US vice president’s Budapest trip highlights US-Hungary far-right alignment as Viktor Orban faces toughest electoral challenge.
US Vice President JD Vance has landed in Budapest to bolster support for Hungarian Prime Minister Viktor Orban , whose Fidesz Party faces its most difficult election in more than 10 years.
Vance’s two-day visit comes on Tuesday, two months after US President Donald Trump endorsed right-wing leader Orban in February before Hungary’s April 12 parliamentary elections, while US Secretary of State Marco Rubio visited the country that month to show support.
“This visit clearly shows that there is a new golden age in US-Hungary relations,” Hungarian Foreign Minister Peter Szijjarto said on Tuesday.
He added that Hungarian leaders would discuss migration, global security, economic and energy co-operation with Vance.
Kim Lane Scheppele, a professor of sociology at Princeton University in the US who has spent years as an analyst and critic of Orban’s government, told Al Jazeera that the trip is meant to underscore the close relationship between Trump and his Hungarian counterpart.
“Orban will make a big deal out of the fact that he’s got Trump’s support,” she said, adding that she is sceptical that Vance’s trip will have a large impact on the outcome of the election.

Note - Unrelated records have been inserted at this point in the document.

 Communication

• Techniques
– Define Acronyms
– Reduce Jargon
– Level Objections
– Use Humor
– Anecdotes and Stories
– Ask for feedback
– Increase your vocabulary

“If you look at the polls in Hungary, they show the opposition with an 8 to 12 percent lead, in some recent polls up to a 20 percent lead.
One visit by a relatively low-profile American vice president is not going to change that.”

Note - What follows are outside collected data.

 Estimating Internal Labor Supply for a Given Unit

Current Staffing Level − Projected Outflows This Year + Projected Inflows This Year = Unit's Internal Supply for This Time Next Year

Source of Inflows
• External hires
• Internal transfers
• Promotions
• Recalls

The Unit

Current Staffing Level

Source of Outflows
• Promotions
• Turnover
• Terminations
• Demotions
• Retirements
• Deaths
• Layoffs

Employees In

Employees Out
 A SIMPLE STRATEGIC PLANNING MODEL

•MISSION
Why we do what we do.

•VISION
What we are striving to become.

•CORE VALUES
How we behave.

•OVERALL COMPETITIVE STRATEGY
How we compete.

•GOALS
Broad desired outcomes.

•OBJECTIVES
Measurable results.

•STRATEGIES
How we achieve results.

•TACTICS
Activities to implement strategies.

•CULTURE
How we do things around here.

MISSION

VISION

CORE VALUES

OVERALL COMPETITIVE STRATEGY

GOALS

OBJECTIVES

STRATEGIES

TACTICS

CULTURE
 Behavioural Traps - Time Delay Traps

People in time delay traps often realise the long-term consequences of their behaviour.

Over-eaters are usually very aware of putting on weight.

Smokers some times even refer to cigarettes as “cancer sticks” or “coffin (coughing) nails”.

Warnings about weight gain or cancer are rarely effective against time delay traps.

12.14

Orban’s 16-year tenure has been marked by the erosion of the independence of institutions such as the judiciary and the media, as well as reforms that critics say have slanted the electoral system in favour of Orban and his Fidesz party.
But despite what the opposition has described as a deeply imbalanced electoral environment, most polls show the 62-year-old Orban trailing the 45-year-old opposition leader, Peter Magyar, and his Tisza Party.

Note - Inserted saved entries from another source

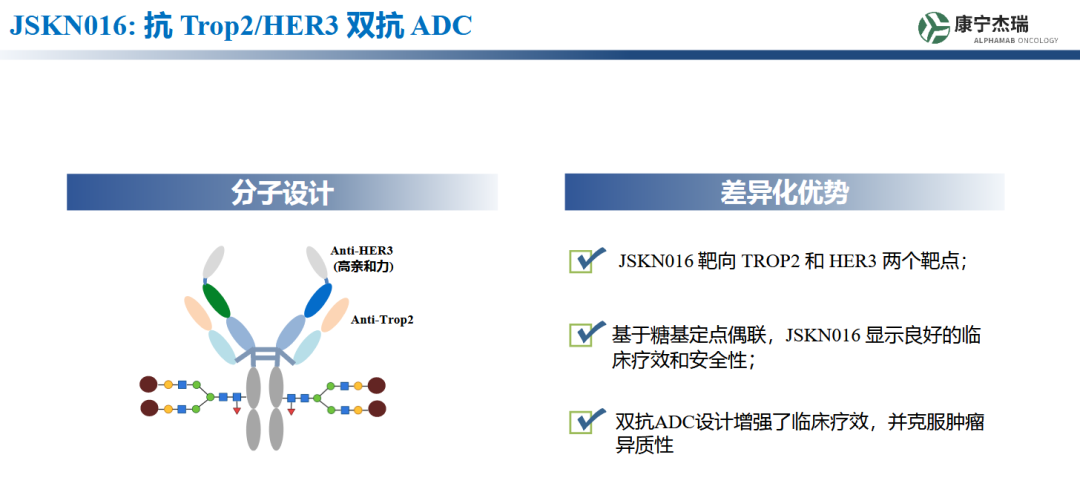 JSKN016: 抗 Trop2/HER3 双抗 ADC

康宁杰瑞
ALPHAMAB ONCOLOGY

分子设计

Anti-HER3
(高亲和力)

Anti-Trop2

差异化优势

JSKN016 靶向 TROP2 和 HER3 两个靶点；

基于糖基定点偶联，JSKN016 显示良好的临床疗效和安全性；

双抗ADC设计增强了临床疗效，并克服肿瘤异质性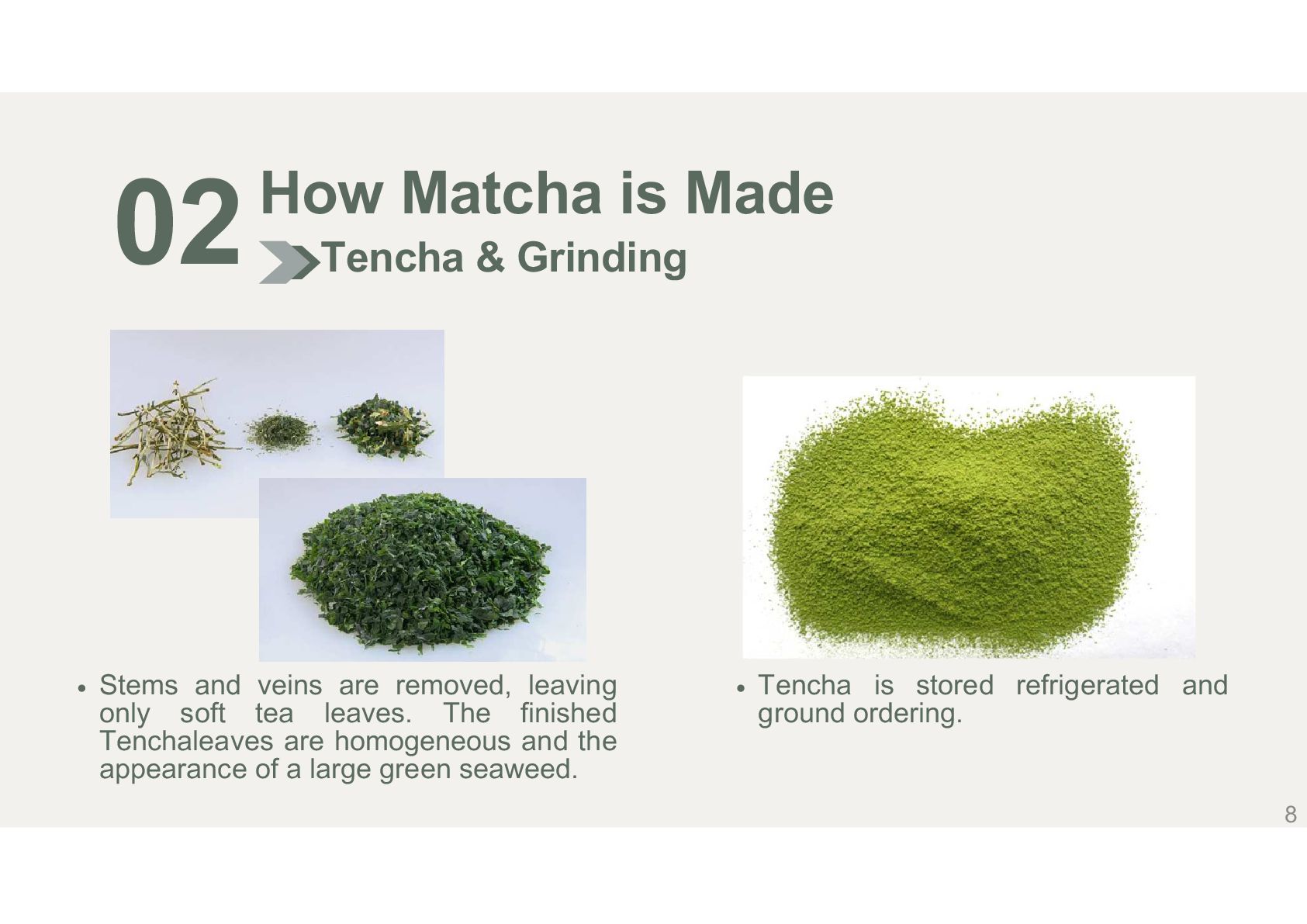 02 How Matcha is Made
Tencha & Grinding

• Stems and veins are removed, leaving only soft tea leaves. The finished Tenchaleaves are homogeneous and the appearance of a large green seaweed.

• Tencha is stored refrigerated and ground ordering.

8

Magyar is a former high-ranking Fidesz official who broke with the party two years ago and has emerged as a popular voice railing against Orban’s rule.
His campaign has focused on corruption, deteriorating social services, economic conditions, and Orban’s combative relationship with the European Union, which has often centred on immigration and support for Ukraine .
The European Union suspended billions of euros in funding for Hungary in 2022 over what it characterised as democratic backsliding and declining judicial independence.
Magyar has pledged a more cordial relationship with the European bloc, as well as reforms that could lead to the restoration of suspended funds.
While Orban has depicted the opposition as a destabilising force that will sell out the country’s national interests on behalf of Ukraine and the EU, Magyar’s right-leaning politics mean that policies on issues such as immigration would see little change.
“Magyar is centre-right; he’s basically a believer in much of what Orban has done, minus the corruption.
In EU terms, he’s slightly eurosceptical but wants to get the money back,” said Scheppele.
While Orban’s approach to consolidating power and his embrace of far-right politics have mired his relationships in Europe, they have made him a source of inspiration for the US far right and prominent members of the Trump administration, such as JD Vance.
Hungary has previously hosted the Conservative Political Action Conference (CPAC), an annual summit where individuals and groups from across the US right and allies from other countries gather to discuss the future of the conservative movement.
When CPAC convened in Budapest in 2024, Trump sent a video praising Orban for “proudly fighting on the front lines of the battle to rescue Western civilisation”.
Orban’s Hungary has been at the centre of the Trump administration’s shifting policy towards Europe, firmly aligning itself with far-right parties and immigration restrictionists in countries such as France and Germany.
Scheppele says that Orban’s relationship with the Trump administration and status as an icon of the global far right may be of limited use in an election that is mostly focused on domestic issues.
But she noted that more tangible steps, such as a pledge of US financial support from the Trump administration if Orban wins, could buoy his chances in the closing days of the race.
“The big thing to watch is that, when Orban came to the US recently, Trump appeared to promise a fiscal safety net if Orban wins,” said Scheppele, adding that the US took similar steps before the 2025 midterm elections in Argentina in order to bolster right-wing ally Javier Milei, now the country’s president.
“Trump hasn’t made that kind of formal promise, and he’s now denied that he made any specific promise.
But the Orban people think that Trump is going to backstop them if they win the election,” Scheppele added.
“If Vance makes that kind of announcement, it could be a real game-changer.”